# Given text:
---*---

Similarly, defence counsel may try to protect disclosures by entering into written selective waiver agreements with the government providing that a waiver of privilege as to the government is not intended to waive the privilege as to third parties. Most courts, however, have been reluctant to uphold those types of agreements, often finding that the government and the company were adversaries in the investigation and therefore did not share a common interest necessary to support such an agreement.
To guard against such waivers, when reporting facts to the government, companies should aim to provide ‘detail-free conclusions’ or ‘vague references’ to interview subjects, without attribution of those facts to particular witnesses. When necessary, rather than providing a detailed summary of witness interviews, counsel can suggest witnesses the government might want to consider interviewing. Further, counsel should avoid providing or even showing slide decks or other handouts in presentations to the government, unless they are prepared to waive the privilege or are confident that the jurisdiction will uphold a selective waiver and the company has entered into a confidentiality agreement with the government.
Redaction is a critical tool to facilitate cooperation in circumstances where data privacy restrictions or privilege considerations limit the documents that can be shared. While voluntary production in the context of cooperation can take on a relatively informal tone, redaction of documents produced to the government should be approached carefully. Errant, unmarked or inappropriate redactions can generate distrust and lead to loss of cooperation credit if the government views them as ‘misleading’ or ‘material omissions’ that may be intended to impede the investigation.

---*---

# Required tasks:
1: Answer these questions from the text on privilege and cooperation with the government, one line each:
(a) What have most courts often found about the government and the company when declining to uphold selective waiver agreements?
(b) Rather than a detailed summary of witness interviews, what can counsel suggest to the government?
(c) What can errant, unmarked or inappropriate redactions generate or lead to?
2: Please turn the paragraph of the text on privilege and cooperation that begins "To guard against such waivers" into a short bulleted list that keeps its main facts.

Data records:
---*---

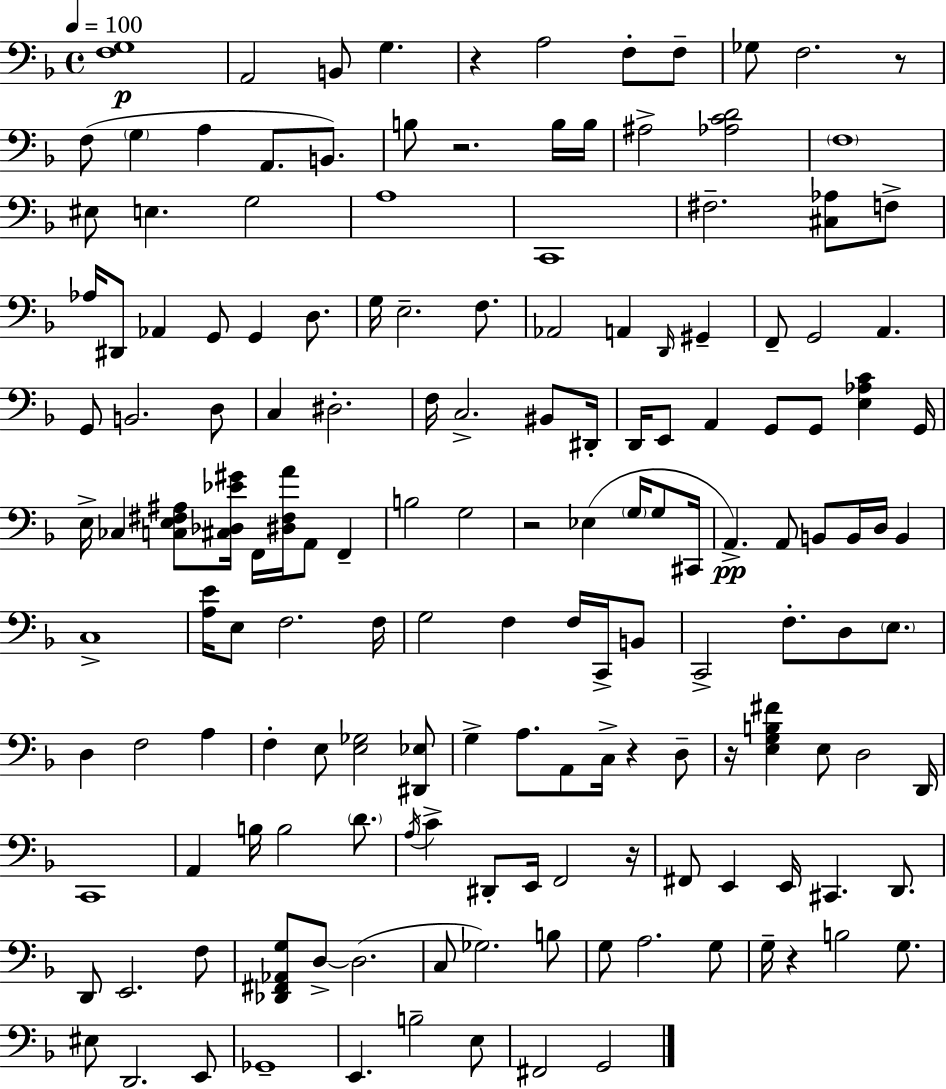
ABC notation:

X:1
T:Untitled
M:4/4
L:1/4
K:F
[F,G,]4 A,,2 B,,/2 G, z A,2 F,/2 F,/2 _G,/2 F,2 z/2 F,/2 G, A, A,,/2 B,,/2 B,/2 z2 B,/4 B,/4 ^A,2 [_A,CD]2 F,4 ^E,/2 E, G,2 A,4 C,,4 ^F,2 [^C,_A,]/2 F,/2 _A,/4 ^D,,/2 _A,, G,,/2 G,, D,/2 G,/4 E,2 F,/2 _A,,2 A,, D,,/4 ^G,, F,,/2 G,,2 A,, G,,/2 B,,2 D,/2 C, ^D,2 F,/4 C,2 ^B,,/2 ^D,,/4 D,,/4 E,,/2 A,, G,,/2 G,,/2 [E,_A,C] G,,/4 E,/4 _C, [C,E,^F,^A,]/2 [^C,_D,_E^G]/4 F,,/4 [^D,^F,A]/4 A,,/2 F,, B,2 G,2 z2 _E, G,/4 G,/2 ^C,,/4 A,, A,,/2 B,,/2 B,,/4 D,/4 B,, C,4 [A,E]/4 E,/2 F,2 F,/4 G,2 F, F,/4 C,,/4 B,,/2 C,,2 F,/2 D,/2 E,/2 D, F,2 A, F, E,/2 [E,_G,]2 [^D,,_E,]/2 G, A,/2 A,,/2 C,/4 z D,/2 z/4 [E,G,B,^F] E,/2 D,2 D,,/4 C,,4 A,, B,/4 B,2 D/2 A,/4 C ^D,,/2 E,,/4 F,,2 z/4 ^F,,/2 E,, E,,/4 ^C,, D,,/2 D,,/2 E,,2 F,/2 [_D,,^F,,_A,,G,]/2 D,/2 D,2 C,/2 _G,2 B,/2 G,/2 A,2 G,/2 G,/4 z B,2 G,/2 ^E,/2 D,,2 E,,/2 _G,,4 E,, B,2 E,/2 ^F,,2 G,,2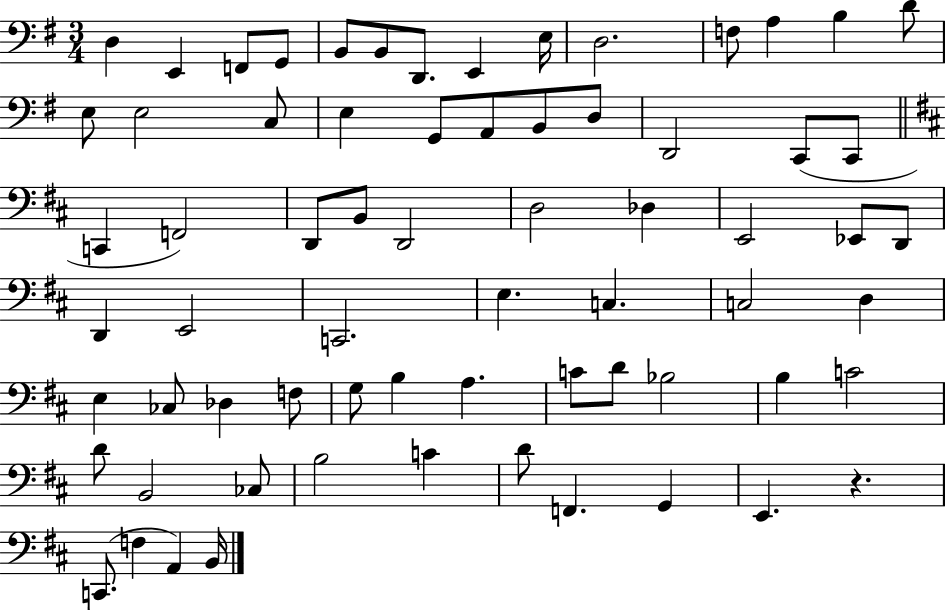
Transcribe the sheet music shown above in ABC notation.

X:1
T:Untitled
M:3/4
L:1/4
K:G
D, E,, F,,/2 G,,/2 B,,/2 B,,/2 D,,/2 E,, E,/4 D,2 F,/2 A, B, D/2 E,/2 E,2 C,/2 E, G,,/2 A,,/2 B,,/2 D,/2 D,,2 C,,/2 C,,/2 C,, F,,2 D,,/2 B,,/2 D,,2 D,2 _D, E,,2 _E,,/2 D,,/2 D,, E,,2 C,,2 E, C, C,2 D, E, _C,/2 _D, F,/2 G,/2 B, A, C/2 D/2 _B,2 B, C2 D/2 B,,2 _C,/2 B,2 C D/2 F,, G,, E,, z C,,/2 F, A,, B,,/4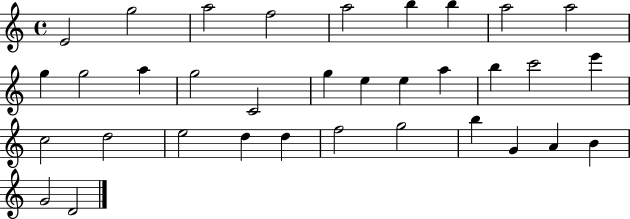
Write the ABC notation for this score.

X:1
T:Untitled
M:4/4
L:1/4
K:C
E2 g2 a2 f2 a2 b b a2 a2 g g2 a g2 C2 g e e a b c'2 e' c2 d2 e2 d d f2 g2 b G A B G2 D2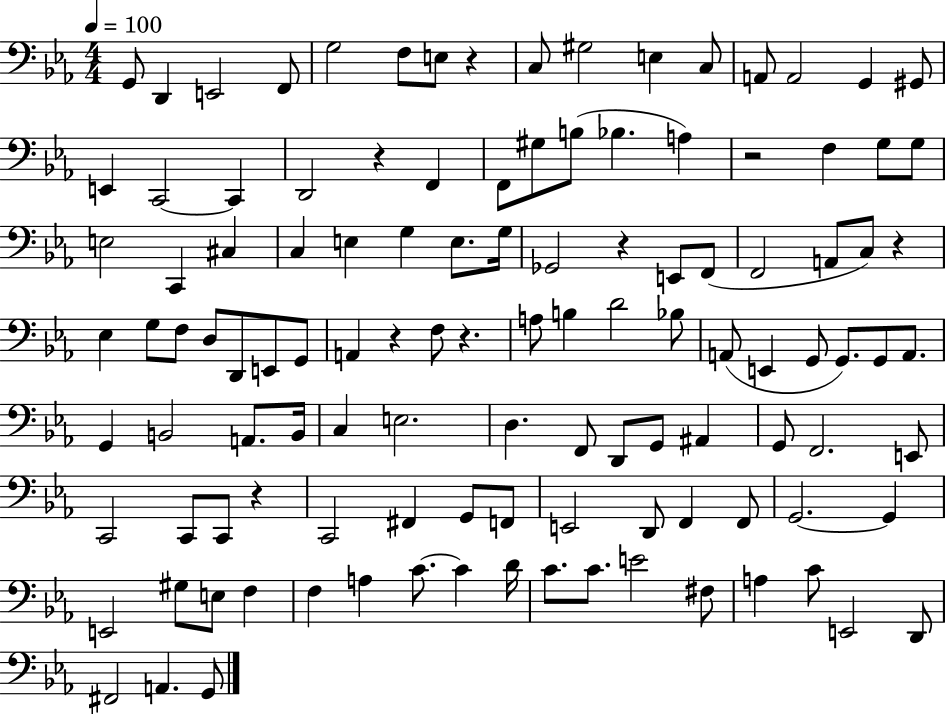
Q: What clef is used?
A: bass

---*---

# Responses to the exercise:
1:
(a) They were adversaries in the investigation and therefore did not share the common interest needed to support such an agreement.
(b) Witnesses the government might want to consider interviewing.
(c) Distrust, and loss of cooperation credit if the government views them as "misleading" or "material omissions" that may be intended to impede the investigation.

2:
- When reporting facts to the government, companies should give "detail-free conclusions" or "vague references" to interview subjects, without attributing facts to particular witnesses.
- When necessary, counsel can suggest witnesses for the government to consider interviewing instead of giving a detailed summary of witness interviews.
- Counsel should avoid providing or even showing slide decks or other handouts in presentations to the government. The exception is when they are prepared to waive the privilege. Another exception is when they are confident that the jurisdiction will uphold a selective waiver and the company has a confidentiality agreement with the government.